_SHORT PROBLEM_. Which lines in the material below contain the word "parked"? Copy out each of those lines.

_DATASET EXCERPTS_.
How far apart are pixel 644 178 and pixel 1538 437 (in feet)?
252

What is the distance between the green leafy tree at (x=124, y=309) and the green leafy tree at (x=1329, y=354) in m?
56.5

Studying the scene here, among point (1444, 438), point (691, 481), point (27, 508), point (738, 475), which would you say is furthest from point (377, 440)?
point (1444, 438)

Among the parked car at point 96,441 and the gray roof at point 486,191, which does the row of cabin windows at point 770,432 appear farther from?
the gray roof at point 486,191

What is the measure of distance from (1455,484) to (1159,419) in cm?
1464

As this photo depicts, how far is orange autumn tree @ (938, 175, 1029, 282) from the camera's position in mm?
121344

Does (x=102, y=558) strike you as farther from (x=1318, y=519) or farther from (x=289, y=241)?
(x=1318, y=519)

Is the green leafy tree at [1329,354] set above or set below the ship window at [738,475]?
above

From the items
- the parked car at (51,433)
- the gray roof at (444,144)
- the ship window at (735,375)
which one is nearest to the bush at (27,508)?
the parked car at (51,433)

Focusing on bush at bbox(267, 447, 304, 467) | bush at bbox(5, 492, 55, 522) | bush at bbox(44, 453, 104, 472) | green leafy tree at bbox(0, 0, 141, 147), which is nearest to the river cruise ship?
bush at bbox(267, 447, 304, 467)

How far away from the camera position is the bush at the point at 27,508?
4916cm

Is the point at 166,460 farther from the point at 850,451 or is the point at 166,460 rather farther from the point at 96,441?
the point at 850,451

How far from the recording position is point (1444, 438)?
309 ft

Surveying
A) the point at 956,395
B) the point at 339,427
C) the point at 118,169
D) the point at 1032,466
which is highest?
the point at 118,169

---

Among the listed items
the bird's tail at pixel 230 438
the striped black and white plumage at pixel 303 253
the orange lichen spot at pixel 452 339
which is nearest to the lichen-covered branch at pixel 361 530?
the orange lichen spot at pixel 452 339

...

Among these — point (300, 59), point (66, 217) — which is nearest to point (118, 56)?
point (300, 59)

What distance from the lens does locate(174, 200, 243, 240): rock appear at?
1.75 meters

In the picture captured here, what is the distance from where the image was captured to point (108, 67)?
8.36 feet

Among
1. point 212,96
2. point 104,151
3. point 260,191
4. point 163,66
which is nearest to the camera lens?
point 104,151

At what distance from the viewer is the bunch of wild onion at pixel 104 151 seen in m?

_RESPONSE TO THE EXERCISE_.
Among the parked car at point 96,441 and the gray roof at point 486,191, which does the row of cabin windows at point 770,432 appear farther from?
- the parked car at (51,433)
the parked car at (51,433)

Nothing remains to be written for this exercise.